Willie Cook grew up in Chicago and first learned the violin before switching to the trumpet as a teenager. He played in King Perry's band in the late 1930s , then in Jay McShann's band in the early 1940s . In 1942 he briefly had his own formation, went back to McShann; From 1943 to 1948 he worked in Earl Hines ' band , in 1948 with Edwin Wilcox and 1948/50 with Dizzy Gillespies Orchestra.
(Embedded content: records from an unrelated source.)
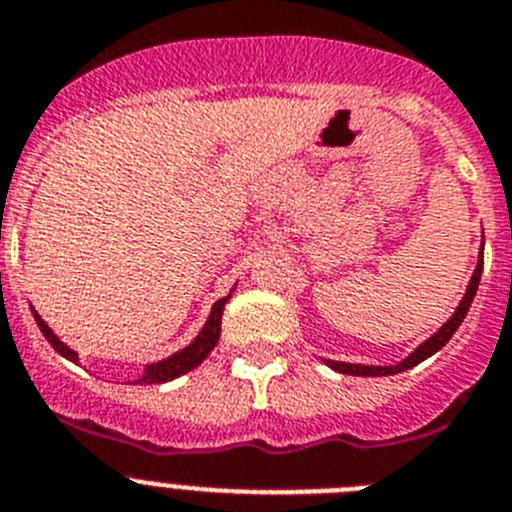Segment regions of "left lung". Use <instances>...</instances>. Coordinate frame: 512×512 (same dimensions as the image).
I'll use <instances>...</instances> for the list:
<instances>
[{
	"label": "left lung",
	"mask_w": 512,
	"mask_h": 512,
	"mask_svg": "<svg viewBox=\"0 0 512 512\" xmlns=\"http://www.w3.org/2000/svg\"><path fill=\"white\" fill-rule=\"evenodd\" d=\"M482 265H485V260H482L480 255V262H477V267H474V275L472 280H469L467 285V293H464V298L459 301V308L454 311V316H451L449 321H446L444 326H441L439 331H436L431 339H426V342L421 344V347L416 349V352L411 354V357H405L403 362H398V365L393 367H370V365H349V362H331V359H326V365L331 367V370L342 372V375H359V377H382V375H395V372H405L411 370V367H416L418 362H423L426 357H431L434 352H439L441 347H444L446 342H449L451 336H454V331L459 329V324L464 321V316H467L469 306H472L474 301V293H477V285H480V278H482Z\"/></svg>",
	"instance_id": "obj_1"
}]
</instances>
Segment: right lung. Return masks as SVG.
<instances>
[{"label":"right lung","mask_w":512,"mask_h":512,"mask_svg":"<svg viewBox=\"0 0 512 512\" xmlns=\"http://www.w3.org/2000/svg\"><path fill=\"white\" fill-rule=\"evenodd\" d=\"M227 301H229V296L214 303L209 321H206V326L201 329V334L196 336V342H193L191 347L181 349V352H176L173 357L163 359V362L147 365L145 375H142L137 382H145V385H155V382H168V380H176V377H181L183 372H191L193 367H199L201 362L209 357L211 349L216 347V342H219V331H222V313H224V306H227ZM32 313H35V311H32ZM35 321H38V326H40V331H43L45 339L53 344L55 352H61L63 357H68L71 362H76V359H78L76 352H73V349H68L66 344H63L61 339H58V336H55L53 331L48 329V324L40 319L38 313H35Z\"/></svg>","instance_id":"obj_1"}]
</instances>
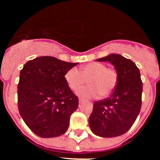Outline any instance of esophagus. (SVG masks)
<instances>
[{
    "label": "esophagus",
    "mask_w": 160,
    "mask_h": 160,
    "mask_svg": "<svg viewBox=\"0 0 160 160\" xmlns=\"http://www.w3.org/2000/svg\"><path fill=\"white\" fill-rule=\"evenodd\" d=\"M84 102V98H79V103H82Z\"/></svg>",
    "instance_id": "1"
}]
</instances>
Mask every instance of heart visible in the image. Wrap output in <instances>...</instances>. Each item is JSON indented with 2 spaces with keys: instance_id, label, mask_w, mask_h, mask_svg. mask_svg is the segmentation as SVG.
I'll list each match as a JSON object with an SVG mask.
<instances>
[{
  "instance_id": "obj_1",
  "label": "heart",
  "mask_w": 160,
  "mask_h": 160,
  "mask_svg": "<svg viewBox=\"0 0 160 160\" xmlns=\"http://www.w3.org/2000/svg\"><path fill=\"white\" fill-rule=\"evenodd\" d=\"M88 80L89 86L79 88ZM65 80L68 87L73 91L79 89L78 94L82 97L101 98L110 95L115 89L118 83V73L112 68L107 67L104 63H88L80 68V72L76 68H71L65 74Z\"/></svg>"
}]
</instances>
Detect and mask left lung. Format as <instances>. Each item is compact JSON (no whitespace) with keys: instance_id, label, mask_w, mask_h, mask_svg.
<instances>
[{"instance_id":"8db88e82","label":"left lung","mask_w":160,"mask_h":160,"mask_svg":"<svg viewBox=\"0 0 160 160\" xmlns=\"http://www.w3.org/2000/svg\"><path fill=\"white\" fill-rule=\"evenodd\" d=\"M97 61L109 62L114 66L118 83L110 97L94 102L89 125L98 136H119L129 131L140 111L142 92L140 72L132 61L117 53Z\"/></svg>"}]
</instances>
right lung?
Returning <instances> with one entry per match:
<instances>
[{"label": "right lung", "instance_id": "obj_1", "mask_svg": "<svg viewBox=\"0 0 160 160\" xmlns=\"http://www.w3.org/2000/svg\"><path fill=\"white\" fill-rule=\"evenodd\" d=\"M77 64L42 56L27 62L20 72L18 110L38 136L58 137L68 129L70 115L78 107V98L68 87L65 74Z\"/></svg>", "mask_w": 160, "mask_h": 160}]
</instances>
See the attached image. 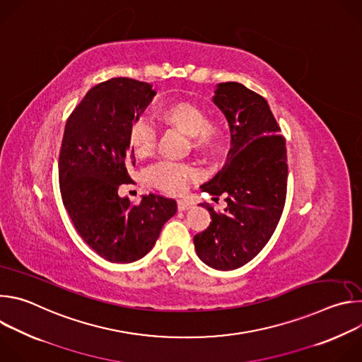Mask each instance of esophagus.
Masks as SVG:
<instances>
[{
	"label": "esophagus",
	"instance_id": "obj_1",
	"mask_svg": "<svg viewBox=\"0 0 362 362\" xmlns=\"http://www.w3.org/2000/svg\"><path fill=\"white\" fill-rule=\"evenodd\" d=\"M189 208H192V203H190V202L183 200V199H179V200H177V209H179V211H187Z\"/></svg>",
	"mask_w": 362,
	"mask_h": 362
}]
</instances>
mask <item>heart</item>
Wrapping results in <instances>:
<instances>
[{
    "instance_id": "b5f03b06",
    "label": "heart",
    "mask_w": 362,
    "mask_h": 362,
    "mask_svg": "<svg viewBox=\"0 0 362 362\" xmlns=\"http://www.w3.org/2000/svg\"><path fill=\"white\" fill-rule=\"evenodd\" d=\"M156 120L189 136L190 147L203 154H214L222 146V130L211 123L208 113L190 101H175L156 112ZM129 144L134 156L147 159L156 144L154 130L144 122L137 120L130 126ZM199 177L193 165L160 162L146 170L148 185L169 194H182L187 185Z\"/></svg>"
}]
</instances>
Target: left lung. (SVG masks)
<instances>
[{
    "instance_id": "1",
    "label": "left lung",
    "mask_w": 362,
    "mask_h": 362,
    "mask_svg": "<svg viewBox=\"0 0 362 362\" xmlns=\"http://www.w3.org/2000/svg\"><path fill=\"white\" fill-rule=\"evenodd\" d=\"M214 103L229 123L230 150L222 170L200 189L216 202L223 196L228 206L218 214L200 204L212 222L193 242L202 262L233 271L252 261L278 226L286 197V146L268 101L243 84H218Z\"/></svg>"
}]
</instances>
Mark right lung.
I'll return each mask as SVG.
<instances>
[{"label":"right lung","mask_w":362,"mask_h":362,"mask_svg":"<svg viewBox=\"0 0 362 362\" xmlns=\"http://www.w3.org/2000/svg\"><path fill=\"white\" fill-rule=\"evenodd\" d=\"M156 91L148 83L117 77L90 88L64 129L59 177L64 208L83 240L113 264L134 262L151 250L176 200L144 194L137 206L119 196L130 183L134 153L130 126Z\"/></svg>","instance_id":"right-lung-1"}]
</instances>
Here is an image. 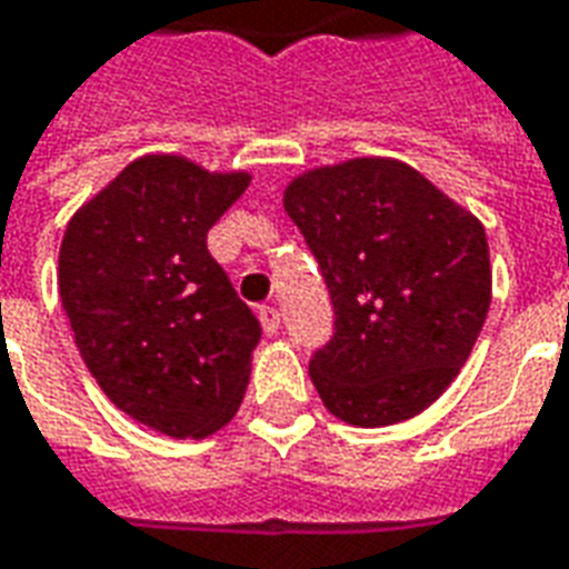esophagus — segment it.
<instances>
[{
  "label": "esophagus",
  "mask_w": 569,
  "mask_h": 569,
  "mask_svg": "<svg viewBox=\"0 0 569 569\" xmlns=\"http://www.w3.org/2000/svg\"><path fill=\"white\" fill-rule=\"evenodd\" d=\"M259 320L264 335H277V329H280V310L264 305V308H259Z\"/></svg>",
  "instance_id": "obj_1"
}]
</instances>
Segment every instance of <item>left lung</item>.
I'll list each match as a JSON object with an SVG mask.
<instances>
[{"mask_svg":"<svg viewBox=\"0 0 569 569\" xmlns=\"http://www.w3.org/2000/svg\"><path fill=\"white\" fill-rule=\"evenodd\" d=\"M329 286L335 335L310 359L350 427L420 415L460 375L490 308L485 224L393 158L313 167L283 191Z\"/></svg>","mask_w":569,"mask_h":569,"instance_id":"8db88e82","label":"left lung"}]
</instances>
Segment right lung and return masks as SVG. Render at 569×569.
Here are the masks:
<instances>
[{
	"label": "right lung",
	"mask_w": 569,
	"mask_h": 569,
	"mask_svg": "<svg viewBox=\"0 0 569 569\" xmlns=\"http://www.w3.org/2000/svg\"><path fill=\"white\" fill-rule=\"evenodd\" d=\"M249 186L182 154H142L81 203L57 286L84 366L124 415L173 439L234 418L261 329L207 249Z\"/></svg>",
	"instance_id": "1"
}]
</instances>
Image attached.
He also worked with Jimmie Lunceford in 1949, Ella Fitzgerald , Johnny Hodges and for the first time in 1951 with Duke Ellington . As a regular member of the band he took part in its legendary Newport gig in 1956 and played on albums such as Such Sweet Thunder ; In 1959 he visited Europe with his orchestra, in 1960 he performed at the Monterey Jazz Festival , he also played with BB King and in 1957 with the pianist Billy Taylor ( Taylor Made Jazz ). In the late 1960s, Cook worked again with the Duke Ellington Orchestra (heard on The Intimacy of the Blues and the Studio Sessions ). After his partial retirement from the jazz scene from 1974 to 1978, he occasionally played with Count Basie and Clark Terry ; he can be heard on Basie albums Kansas City Six and Warm Breeze from 1981, on the latter as the sole soloist in the piece Cookie . In 1982 he moved to Sweden . There he worked with Alice Babs and Ernie Wilkins (to be heard on his Montreux album on Steeplechase )

literature

  • John Jörgensen, Erik Wiedemann : Jazz Lexicon . Munich, mosaic, 1967.